記述課題:
**A.** イタリアの誂え靴に関する抜粋について、次の問いに答えてください。
(i) 最初に紹介される3足の靴は、それぞれどのようなデザインですか。
(ii) イタリアの名店が姿を消していった要因として、どのようなことが挙げられていますか。
(iii) ペルティコーネを率いているのは誰で、その人物はどこに住んでいますか。
**B.** イタリアの誂え靴に関する抜粋の続きを、最後の文の後から書き進めてください。

抜粋本文:
⟨

最初に紹介するのは3足並んだ誂え靴。内羽根と外羽根にローファー…紳士靴を代表するデザインだがどれもイタリアの誂え靴という共通項がある。今からほんの20数年前までイタリア各地には小さな靴屋が店を構え、良質な誂え靴を提供していた。


ところが後継者不足の問題やユーロ導入による物価の上昇、注文靴を履く客の減少など様々な要因が重なり、一つまた一つと名店が姿を消していった。昨今のイタリア注文靴の現状を憂えていた折、ローマ在住の吉本清一氏率いるペルティコーネを知ったのが昨年。夏には現地でオーダーし、ここで待望の一足目がデリバリーされた。


そこで今回は届いたばかりの靴を中心にイタリアの誂え靴について思いつくまま記してみようと思う。

⟩

提供データ:
⟨

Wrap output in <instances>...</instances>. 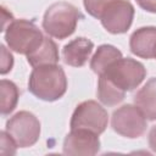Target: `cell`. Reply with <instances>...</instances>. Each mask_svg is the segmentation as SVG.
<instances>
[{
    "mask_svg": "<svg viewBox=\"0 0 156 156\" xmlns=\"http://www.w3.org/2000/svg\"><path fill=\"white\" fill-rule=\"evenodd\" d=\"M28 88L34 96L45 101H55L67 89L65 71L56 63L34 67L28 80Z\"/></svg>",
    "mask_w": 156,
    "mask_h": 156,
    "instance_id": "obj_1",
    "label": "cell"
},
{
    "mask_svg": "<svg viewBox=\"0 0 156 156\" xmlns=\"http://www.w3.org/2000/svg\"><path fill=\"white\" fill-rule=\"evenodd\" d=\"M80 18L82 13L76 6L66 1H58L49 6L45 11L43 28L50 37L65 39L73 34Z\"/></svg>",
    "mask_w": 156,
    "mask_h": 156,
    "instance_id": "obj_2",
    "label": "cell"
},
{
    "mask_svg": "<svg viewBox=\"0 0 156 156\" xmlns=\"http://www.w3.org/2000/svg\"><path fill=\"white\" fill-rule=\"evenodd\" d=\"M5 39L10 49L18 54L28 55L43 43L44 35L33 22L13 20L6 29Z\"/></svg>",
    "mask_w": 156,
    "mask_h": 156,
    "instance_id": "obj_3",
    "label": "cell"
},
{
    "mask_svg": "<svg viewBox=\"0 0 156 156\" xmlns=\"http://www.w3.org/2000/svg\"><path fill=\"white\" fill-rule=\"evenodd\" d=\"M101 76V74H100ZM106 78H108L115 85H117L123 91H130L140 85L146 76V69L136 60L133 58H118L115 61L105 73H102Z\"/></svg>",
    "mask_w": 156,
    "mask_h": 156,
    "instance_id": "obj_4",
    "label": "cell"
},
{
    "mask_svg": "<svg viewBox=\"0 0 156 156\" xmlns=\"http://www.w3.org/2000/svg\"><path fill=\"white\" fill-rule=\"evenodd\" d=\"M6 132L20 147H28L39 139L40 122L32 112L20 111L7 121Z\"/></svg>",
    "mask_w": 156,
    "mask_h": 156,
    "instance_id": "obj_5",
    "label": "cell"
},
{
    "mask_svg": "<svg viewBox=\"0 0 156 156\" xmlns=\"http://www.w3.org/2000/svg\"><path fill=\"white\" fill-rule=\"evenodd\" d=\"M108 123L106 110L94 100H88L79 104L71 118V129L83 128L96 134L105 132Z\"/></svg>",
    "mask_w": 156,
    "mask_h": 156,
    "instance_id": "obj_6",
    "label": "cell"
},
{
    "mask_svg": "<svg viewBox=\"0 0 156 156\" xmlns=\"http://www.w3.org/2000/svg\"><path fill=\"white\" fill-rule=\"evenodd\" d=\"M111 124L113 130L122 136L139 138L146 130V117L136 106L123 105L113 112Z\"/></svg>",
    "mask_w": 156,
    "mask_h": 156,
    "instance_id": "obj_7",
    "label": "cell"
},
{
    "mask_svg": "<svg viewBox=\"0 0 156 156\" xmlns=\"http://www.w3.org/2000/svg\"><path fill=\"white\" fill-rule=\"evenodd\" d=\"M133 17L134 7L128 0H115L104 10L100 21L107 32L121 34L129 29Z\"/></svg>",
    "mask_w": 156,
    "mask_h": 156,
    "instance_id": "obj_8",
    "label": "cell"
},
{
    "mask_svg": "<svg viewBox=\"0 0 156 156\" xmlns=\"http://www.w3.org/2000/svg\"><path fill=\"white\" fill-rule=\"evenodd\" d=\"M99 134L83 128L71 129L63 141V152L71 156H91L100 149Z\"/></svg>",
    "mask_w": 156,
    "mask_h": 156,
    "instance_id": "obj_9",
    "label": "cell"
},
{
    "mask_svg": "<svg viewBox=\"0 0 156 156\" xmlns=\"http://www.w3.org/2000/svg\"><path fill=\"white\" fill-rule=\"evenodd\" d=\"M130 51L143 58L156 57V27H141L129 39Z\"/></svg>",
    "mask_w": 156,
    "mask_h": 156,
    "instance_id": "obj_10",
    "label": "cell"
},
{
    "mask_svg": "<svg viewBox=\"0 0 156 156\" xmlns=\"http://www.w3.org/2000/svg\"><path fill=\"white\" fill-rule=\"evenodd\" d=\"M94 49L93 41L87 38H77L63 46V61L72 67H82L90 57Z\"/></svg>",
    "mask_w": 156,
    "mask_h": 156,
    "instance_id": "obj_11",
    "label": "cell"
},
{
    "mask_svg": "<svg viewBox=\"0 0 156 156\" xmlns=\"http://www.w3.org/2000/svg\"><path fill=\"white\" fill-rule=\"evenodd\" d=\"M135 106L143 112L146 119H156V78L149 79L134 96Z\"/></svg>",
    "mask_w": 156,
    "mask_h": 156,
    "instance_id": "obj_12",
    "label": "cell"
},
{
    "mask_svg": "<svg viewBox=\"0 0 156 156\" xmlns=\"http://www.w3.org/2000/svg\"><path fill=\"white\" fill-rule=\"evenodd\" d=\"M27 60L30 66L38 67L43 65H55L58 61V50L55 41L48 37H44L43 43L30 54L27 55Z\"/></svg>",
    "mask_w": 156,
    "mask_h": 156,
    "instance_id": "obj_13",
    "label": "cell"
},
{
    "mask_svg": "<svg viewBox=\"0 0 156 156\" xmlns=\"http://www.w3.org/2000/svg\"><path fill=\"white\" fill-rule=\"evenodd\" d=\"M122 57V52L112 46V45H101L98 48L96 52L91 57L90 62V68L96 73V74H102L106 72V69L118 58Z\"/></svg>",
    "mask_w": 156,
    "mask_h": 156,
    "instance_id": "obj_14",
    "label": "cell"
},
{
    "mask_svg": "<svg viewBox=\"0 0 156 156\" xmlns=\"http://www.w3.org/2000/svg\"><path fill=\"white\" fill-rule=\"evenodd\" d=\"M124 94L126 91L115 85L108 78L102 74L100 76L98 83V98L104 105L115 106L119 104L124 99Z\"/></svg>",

⟩

課題の解答:
**A.**
(i) 内羽根、外羽根、ローファーです。
(ii) 後継者不足の問題、ユーロ導入による物価の上昇、注文靴を履く客の減少などが挙げられています。
(iii) 吉本清一氏が率いており、同氏はローマに住んでいます。

**B.**
(1) ペルティコーネの1足目

コロナの影響を乗り越え僅か1年でデリバリーさせた1足目のローファー。ローマの工房で作られるリアルハンドメイドインイタリーながら、イタリア国内は勿論ロンドンの注文靴屋のアウトワーカーとして腕を磨いてきた吉本さんのバックグラウンドを感じさせる。日本人が作るアングロイタリアンな靴とでも言えば良いだろうか。何ともワールドワイドで洒落たローファーだ。


(2) 仮縫いの様子

ローマでの採寸後、日本で仮縫いを行った時の様子。本番と同じアッパーのモックアップを履いてカットしながらつま先のフィットを見た後の仮縫い靴。ハーフサドルの白い型紙を左右で5ミリずらしてノーズの長さを決めるなどSNSを駆使したビスポークシューメイキングはコロナ禍にあって有効だ。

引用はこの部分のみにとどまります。